──────── Data supplied

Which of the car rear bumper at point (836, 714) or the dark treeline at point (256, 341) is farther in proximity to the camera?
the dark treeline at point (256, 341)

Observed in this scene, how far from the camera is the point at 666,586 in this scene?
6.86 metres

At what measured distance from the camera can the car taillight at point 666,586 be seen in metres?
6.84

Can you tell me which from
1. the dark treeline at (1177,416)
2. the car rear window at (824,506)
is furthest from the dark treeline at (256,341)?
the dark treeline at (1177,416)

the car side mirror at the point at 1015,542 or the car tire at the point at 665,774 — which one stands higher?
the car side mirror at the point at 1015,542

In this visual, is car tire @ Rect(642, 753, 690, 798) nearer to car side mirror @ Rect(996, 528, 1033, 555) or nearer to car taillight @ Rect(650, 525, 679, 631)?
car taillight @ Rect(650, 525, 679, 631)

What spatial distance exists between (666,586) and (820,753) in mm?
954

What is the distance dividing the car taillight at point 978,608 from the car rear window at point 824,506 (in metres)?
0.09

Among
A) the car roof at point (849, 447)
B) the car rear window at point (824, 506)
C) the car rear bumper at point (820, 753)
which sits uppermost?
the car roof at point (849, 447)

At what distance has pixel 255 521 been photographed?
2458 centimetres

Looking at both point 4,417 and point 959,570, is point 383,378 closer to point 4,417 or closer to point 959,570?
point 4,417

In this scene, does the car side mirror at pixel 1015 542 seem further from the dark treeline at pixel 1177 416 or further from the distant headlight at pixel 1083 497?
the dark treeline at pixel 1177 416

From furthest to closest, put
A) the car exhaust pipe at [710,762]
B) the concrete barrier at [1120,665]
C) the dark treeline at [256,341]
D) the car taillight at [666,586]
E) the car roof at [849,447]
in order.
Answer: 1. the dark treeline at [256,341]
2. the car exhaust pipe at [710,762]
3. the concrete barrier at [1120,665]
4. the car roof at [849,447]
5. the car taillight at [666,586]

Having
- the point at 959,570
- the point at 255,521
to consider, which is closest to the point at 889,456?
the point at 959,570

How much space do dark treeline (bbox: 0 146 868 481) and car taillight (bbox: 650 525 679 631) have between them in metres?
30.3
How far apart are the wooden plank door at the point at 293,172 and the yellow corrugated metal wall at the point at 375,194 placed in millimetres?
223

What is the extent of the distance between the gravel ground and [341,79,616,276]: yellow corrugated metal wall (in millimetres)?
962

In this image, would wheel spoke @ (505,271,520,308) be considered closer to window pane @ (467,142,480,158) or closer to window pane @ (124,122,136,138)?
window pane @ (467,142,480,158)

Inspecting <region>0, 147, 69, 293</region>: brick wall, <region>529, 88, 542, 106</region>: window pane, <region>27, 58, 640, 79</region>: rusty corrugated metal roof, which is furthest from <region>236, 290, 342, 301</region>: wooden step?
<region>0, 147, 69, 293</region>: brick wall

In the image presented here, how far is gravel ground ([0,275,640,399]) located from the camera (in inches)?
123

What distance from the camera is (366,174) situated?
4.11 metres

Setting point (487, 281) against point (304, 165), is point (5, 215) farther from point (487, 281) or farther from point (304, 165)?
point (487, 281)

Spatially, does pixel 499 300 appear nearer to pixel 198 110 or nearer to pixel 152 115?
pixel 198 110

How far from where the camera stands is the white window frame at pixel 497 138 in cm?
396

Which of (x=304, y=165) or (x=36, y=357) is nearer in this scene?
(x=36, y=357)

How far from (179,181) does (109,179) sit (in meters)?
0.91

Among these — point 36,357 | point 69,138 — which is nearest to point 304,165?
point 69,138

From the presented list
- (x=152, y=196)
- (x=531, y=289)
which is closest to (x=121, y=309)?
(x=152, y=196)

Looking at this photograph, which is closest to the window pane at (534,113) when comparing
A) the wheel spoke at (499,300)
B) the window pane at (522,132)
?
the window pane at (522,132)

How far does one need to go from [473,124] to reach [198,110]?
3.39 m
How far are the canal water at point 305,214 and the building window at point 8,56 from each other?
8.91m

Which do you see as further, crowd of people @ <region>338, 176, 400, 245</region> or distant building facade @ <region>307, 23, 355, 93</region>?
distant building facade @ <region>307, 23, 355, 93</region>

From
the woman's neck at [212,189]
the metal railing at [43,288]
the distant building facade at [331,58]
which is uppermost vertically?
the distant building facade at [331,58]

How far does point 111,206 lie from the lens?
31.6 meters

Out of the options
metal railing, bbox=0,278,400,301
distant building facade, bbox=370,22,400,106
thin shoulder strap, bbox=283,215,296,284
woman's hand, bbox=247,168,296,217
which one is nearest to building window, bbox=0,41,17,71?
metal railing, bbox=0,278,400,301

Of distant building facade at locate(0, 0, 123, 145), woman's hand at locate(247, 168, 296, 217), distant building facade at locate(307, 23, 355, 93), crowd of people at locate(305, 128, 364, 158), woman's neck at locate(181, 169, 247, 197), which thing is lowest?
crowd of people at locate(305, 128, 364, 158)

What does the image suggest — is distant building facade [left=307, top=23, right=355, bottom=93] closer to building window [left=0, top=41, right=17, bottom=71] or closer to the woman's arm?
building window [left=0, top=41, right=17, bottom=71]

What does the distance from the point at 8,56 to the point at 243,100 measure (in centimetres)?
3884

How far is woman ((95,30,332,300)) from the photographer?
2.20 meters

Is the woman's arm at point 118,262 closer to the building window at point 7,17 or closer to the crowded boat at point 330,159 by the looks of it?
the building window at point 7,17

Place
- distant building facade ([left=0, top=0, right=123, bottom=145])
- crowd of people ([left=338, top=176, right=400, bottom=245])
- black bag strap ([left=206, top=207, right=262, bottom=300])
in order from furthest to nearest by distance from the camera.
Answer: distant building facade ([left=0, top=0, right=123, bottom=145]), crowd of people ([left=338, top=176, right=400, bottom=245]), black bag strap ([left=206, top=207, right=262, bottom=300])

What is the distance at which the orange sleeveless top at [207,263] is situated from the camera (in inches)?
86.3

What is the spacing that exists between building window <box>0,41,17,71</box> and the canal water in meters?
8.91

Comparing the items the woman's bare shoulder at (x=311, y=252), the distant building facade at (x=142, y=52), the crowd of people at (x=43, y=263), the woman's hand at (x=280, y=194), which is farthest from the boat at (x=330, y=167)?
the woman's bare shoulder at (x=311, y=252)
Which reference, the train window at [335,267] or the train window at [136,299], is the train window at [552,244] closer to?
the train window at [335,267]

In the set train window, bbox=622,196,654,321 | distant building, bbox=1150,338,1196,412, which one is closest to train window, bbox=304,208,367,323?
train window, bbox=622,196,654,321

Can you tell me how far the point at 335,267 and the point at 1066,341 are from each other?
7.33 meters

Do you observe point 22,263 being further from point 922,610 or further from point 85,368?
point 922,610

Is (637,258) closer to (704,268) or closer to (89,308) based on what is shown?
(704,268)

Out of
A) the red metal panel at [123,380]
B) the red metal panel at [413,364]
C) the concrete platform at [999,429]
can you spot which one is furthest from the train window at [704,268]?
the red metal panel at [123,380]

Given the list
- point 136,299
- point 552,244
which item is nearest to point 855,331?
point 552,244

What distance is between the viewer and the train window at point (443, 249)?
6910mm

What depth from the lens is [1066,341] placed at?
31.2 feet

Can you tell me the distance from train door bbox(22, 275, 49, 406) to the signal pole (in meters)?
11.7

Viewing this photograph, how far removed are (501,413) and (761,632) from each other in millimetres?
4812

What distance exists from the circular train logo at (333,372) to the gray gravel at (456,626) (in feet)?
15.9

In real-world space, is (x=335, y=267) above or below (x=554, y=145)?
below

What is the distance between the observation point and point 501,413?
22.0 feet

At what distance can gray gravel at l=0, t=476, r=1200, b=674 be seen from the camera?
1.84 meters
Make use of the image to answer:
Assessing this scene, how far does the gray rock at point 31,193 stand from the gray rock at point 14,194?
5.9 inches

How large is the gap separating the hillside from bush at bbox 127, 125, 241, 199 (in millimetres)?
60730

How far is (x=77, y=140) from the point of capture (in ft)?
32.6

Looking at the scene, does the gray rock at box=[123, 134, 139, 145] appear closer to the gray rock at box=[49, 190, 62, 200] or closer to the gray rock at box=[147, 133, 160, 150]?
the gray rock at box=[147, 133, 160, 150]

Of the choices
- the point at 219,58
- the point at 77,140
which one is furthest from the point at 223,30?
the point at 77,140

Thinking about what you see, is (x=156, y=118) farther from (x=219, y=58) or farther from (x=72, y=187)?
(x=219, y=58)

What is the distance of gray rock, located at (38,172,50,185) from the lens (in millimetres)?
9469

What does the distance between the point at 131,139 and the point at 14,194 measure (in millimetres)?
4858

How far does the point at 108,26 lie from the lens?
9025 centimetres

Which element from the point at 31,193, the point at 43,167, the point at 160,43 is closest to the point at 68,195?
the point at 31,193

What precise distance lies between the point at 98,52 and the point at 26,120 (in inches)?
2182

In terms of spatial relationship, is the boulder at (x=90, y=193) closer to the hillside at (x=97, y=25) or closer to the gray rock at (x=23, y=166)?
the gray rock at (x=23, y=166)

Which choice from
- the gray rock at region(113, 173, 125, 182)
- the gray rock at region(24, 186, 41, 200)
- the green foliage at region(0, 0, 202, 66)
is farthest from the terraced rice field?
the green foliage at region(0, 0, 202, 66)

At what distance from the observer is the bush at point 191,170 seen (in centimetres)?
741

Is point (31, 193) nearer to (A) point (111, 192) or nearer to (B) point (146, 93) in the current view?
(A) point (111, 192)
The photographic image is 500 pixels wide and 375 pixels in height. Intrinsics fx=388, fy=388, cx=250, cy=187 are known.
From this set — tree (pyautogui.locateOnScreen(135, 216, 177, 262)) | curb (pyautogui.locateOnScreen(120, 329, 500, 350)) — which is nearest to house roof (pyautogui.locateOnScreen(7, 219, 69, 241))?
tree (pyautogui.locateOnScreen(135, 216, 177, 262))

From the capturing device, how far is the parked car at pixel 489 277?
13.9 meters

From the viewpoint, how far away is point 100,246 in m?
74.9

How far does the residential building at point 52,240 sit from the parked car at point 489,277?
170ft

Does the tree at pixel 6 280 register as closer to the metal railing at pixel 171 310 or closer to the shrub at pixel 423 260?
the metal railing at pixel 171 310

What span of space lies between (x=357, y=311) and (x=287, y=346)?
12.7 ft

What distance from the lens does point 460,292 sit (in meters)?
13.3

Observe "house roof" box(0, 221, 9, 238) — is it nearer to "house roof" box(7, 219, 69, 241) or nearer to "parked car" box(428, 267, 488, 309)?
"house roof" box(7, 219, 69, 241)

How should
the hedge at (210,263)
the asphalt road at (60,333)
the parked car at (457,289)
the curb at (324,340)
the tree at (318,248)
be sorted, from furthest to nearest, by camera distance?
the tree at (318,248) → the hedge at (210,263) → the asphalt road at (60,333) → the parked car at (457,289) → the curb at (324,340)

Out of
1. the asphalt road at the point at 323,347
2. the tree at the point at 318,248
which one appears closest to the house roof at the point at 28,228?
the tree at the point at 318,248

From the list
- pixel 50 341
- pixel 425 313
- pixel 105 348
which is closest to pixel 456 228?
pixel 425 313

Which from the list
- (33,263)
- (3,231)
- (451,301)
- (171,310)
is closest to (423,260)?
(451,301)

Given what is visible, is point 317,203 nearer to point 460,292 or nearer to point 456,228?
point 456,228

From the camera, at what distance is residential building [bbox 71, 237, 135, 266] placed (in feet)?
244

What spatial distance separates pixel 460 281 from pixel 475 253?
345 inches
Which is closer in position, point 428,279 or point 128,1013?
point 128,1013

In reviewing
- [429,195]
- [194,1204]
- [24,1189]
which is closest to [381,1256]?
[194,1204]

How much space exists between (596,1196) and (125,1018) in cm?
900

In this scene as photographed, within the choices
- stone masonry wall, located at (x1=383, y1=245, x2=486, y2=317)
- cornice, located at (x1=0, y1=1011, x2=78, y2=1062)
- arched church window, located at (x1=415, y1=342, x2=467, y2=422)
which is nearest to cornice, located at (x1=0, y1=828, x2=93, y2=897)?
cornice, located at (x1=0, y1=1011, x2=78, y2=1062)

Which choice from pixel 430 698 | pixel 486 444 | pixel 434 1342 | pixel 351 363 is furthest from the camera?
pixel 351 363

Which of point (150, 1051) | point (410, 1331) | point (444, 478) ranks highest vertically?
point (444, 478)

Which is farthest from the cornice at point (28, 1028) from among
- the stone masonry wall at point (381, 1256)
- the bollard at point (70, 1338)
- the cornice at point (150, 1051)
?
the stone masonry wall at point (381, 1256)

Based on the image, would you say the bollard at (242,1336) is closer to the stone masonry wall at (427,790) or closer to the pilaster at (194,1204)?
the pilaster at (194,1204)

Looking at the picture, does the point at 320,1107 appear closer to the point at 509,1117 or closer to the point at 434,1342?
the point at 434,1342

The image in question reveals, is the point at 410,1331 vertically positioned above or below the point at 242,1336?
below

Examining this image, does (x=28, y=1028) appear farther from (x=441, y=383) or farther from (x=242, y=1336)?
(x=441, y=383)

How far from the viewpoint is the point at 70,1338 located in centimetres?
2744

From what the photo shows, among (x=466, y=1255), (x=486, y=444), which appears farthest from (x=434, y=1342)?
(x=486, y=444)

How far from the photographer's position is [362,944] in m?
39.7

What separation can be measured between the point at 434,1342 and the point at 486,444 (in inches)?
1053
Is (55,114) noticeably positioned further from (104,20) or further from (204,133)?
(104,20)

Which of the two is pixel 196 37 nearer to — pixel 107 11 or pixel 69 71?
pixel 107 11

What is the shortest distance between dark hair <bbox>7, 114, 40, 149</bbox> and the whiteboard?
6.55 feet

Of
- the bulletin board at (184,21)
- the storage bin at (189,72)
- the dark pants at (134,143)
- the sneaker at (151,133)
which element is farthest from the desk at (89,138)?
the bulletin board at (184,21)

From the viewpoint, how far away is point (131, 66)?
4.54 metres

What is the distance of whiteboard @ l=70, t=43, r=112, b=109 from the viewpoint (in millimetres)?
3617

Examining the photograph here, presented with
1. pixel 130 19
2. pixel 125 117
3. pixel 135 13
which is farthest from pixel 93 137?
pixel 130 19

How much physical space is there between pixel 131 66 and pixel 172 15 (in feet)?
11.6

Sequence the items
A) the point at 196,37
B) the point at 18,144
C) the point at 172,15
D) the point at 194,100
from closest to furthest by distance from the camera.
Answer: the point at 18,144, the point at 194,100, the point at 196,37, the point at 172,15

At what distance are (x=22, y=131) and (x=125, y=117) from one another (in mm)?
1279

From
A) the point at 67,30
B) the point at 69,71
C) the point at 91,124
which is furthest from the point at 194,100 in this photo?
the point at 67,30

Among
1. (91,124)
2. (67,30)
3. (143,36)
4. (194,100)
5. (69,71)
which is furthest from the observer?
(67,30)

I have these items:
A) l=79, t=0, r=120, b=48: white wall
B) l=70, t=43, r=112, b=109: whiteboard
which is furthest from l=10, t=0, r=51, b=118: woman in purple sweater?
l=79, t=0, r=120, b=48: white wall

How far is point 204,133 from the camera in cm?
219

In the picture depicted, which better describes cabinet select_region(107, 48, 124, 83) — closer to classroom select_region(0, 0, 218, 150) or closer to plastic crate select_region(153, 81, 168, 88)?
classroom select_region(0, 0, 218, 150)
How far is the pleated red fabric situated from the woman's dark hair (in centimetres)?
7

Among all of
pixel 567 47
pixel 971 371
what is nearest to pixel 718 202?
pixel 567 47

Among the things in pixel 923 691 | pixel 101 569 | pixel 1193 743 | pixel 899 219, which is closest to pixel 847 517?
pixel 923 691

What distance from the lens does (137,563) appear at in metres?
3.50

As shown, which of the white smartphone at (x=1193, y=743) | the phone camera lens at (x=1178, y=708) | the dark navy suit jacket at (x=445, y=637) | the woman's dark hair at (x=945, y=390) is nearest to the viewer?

────────────────

Task instructions: Output the items from the line containing "In this scene, does" through the line containing "5. the car taillight at [666,586]", both included, as a two-column CSV with the headers item and answer. Write one row per item, put each field in double quotes, and replace line breaks with spaces.

Task output:
item,answer
"In this scene, does the car side mirror at pixel 1015 542 seem further from the dark treeline at pixel 1177 416 or further from the distant headlight at pixel 1083 497?","the dark treeline at pixel 1177 416"
"From furthest to closest, put A) the car exhaust pipe at [710,762] B) the concrete barrier at [1120,665] C) the dark treeline at [256,341] D) the car taillight at [666,586] E) the car roof at [849,447] in order. Answer:","1. the dark treeline at [256,341] 2. the car exhaust pipe at [710,762] 3. the concrete barrier at [1120,665] 4. the car roof at [849,447] 5. the car taillight at [666,586]"